Issuing Securities Flashcards
Negotiated vs. Competitive Underwritings
Negotiated = issuer and inv. Banker negotiate the offering terms like the amount of securities to be offered, offering price or yield and underwriting fees. STANDARD IN CORPORATE SEC.
Competitive= state or muni gov. Invites inv. Banker to bid for a new issue of bonds. Securities go to underwriters who’s bid results in lowest net interest cost to the issuer
Firm commitment
Underwriter contracts with the issuer to buy the securities at a specified price and quantity on a certain date. Details are in an LOI.
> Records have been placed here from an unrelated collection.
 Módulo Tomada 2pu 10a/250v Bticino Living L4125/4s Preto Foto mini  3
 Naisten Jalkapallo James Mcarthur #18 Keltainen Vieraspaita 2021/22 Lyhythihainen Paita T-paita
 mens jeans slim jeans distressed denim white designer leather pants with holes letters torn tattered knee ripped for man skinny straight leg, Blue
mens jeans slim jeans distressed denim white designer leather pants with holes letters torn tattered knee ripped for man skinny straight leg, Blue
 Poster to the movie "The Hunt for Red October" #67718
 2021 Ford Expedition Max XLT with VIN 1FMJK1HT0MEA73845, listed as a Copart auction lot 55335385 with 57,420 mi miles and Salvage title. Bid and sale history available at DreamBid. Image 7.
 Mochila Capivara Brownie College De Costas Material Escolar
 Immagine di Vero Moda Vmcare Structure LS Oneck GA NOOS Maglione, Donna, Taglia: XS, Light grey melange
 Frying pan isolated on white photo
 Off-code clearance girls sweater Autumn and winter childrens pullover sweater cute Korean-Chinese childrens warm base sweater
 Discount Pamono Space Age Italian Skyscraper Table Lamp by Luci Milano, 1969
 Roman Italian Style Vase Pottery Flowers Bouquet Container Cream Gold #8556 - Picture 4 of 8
Under this commitment, any unsold securities or losses are prorated among the underwriter firms according to their participation.
All or none underwriting commitment
Underwriters must sell all of the shares or cancel the underwriting. This. Is outlined in an agreement between the issuer and underwriter.
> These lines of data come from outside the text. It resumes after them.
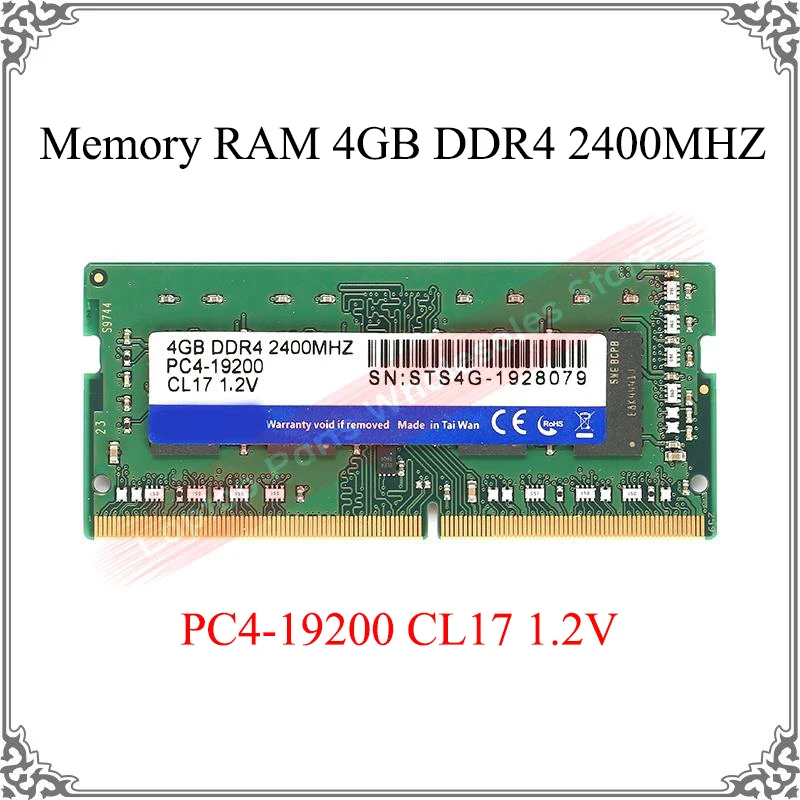 Память ОЗУ для ноутбука 4 Гб DDR4 2400 МГц PC4-19200 CL17 1 2 в STS4G-1928079 ddr материнской платы -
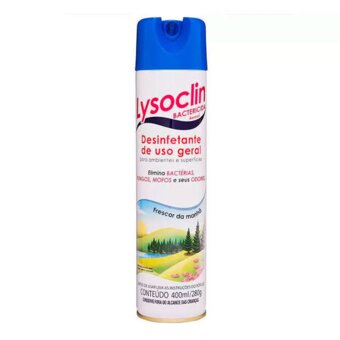 Desinfetante Lysoclin Aerosol 400Ml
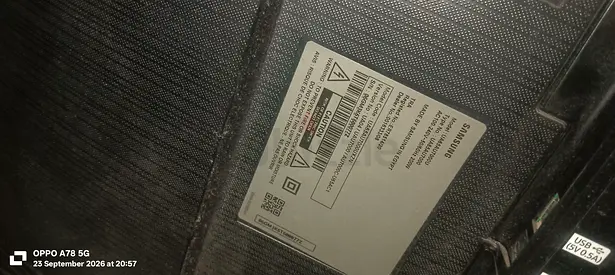 Samsung LED TV (model details on label) - good working condition
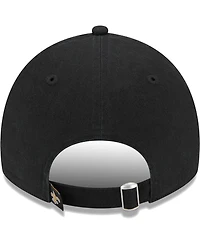 New Era Women's Black New Orleans Saints Leaves 9Twenty Adjustable Hat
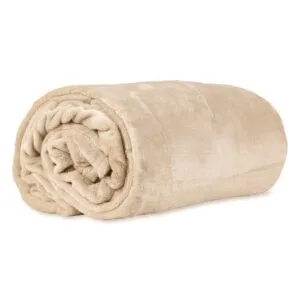 Plaid Beige 150 x 200 cm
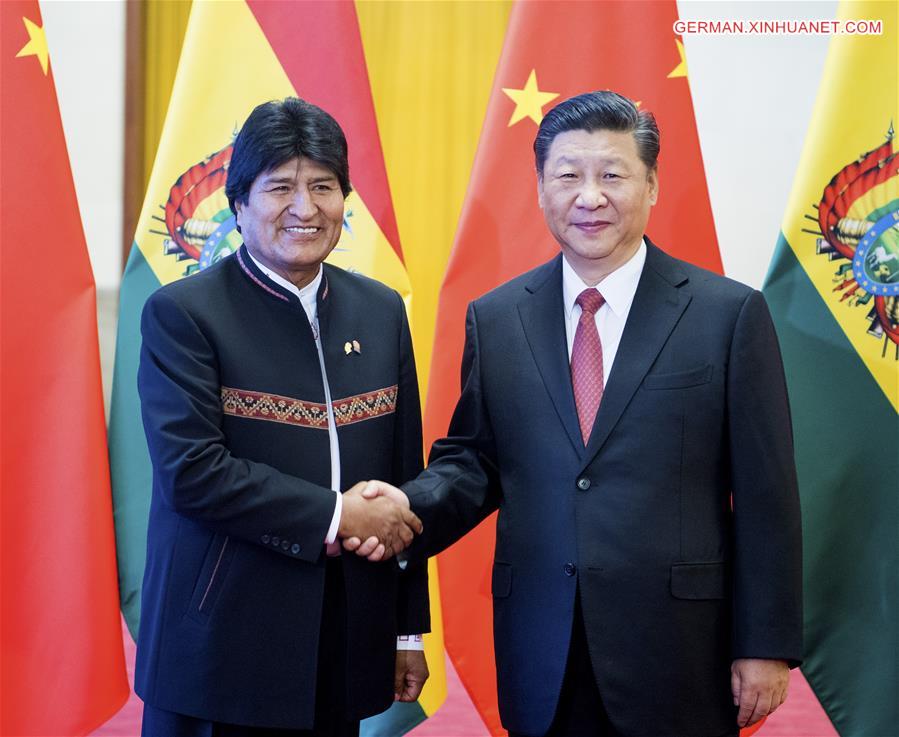 CHINA-BOLIVIA-PRESIDENTS-TALKS (CN)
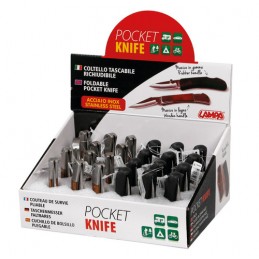 Pocket Knife  coltelli tascabili richiudibili  espositore 24 pz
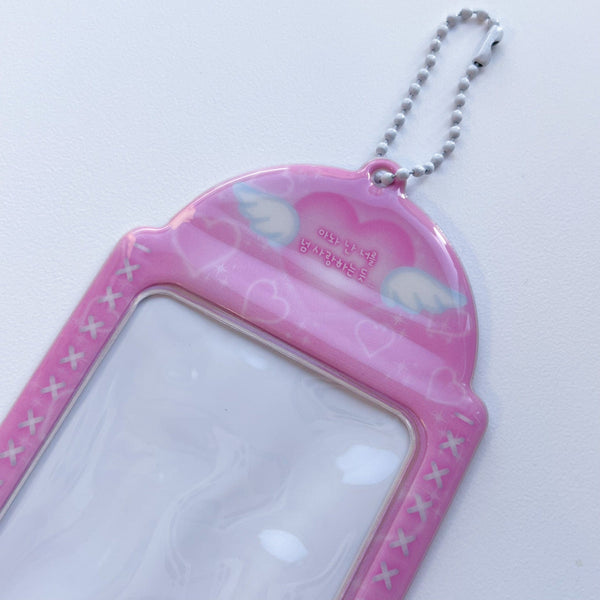 MINS STUDIOS Pink Angel Card Holder B Grade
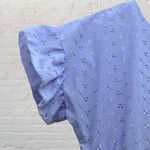 Boohoo  Lilac Embroidered Ruffle Tiered Babydoll Mini Dress Sz 12 Photo 5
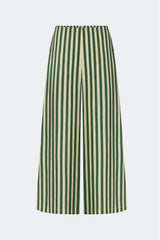 Toni Poplin Pant | Simon Miller Gummy Green/Ecru
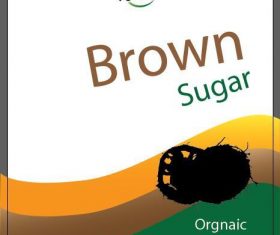Brown sugar packaging vector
Best Efforts underwriting commitment
The underwriter sells as much as possible without liability for what cannot be sold. The underwriter is acting in an agent capacity with no financial risk.
Mini-max underwriting commitment
A type of best efforts underwriting. They are most frequently found in limited partnership program offerings and funds collected from investors during the offering period must be held in escrow pending final disposition f the underwriting.
Shelf Offering Rule 415
An SEC provision allowing an issuer to register. New issue security without selling the entire issue at once. The issuer may sell limited portions of the issue over a 3 year period without reregistering the security or incurring penalties.
Deficiency Letter
The sec’s notification of additions or corrections that a prospective issuer must make to a registration statement before the SEC will clear the offering for distribution.
Stabilizing Price
Bidding at or below the public offering price of a new issue security. Underwriting mangers may enter stabilizing bids during the offering period to prevent the price from dropping sharply.
Pegging
When a stabilizing bid is placed above the the POP. This is strictly prohibited.
Market out clause
A market out clause is used to limit the risks associated with a firm underwriting. It specifies conditions under which the offering may be canceled
Rule 144a
Allows non registered foreign and domestic securities to be sold to certain institutional investors in the US without holding period requirements.
Rule 145
Rule 145 of the 1933 act is intended to protect stockholders of any company that proposes to reorganize its ownership structure, acquire another company, or merge with another company. A full disclosure document (proxy statement) must be sent to stockholders o inform the of the proposition.
FINRA rule 5130
Protecting the public and restricted persons prohibitions. This rule is designed to protect the integrity of the public offering process. This rule applies only to IPOs of common stock.
Regulation s
Offers and sales made outside the US by us issuers are excluded from the registration provisions of the Securities act of 1933. Therefore, they do not need to file but still needs to be reported to the SEC.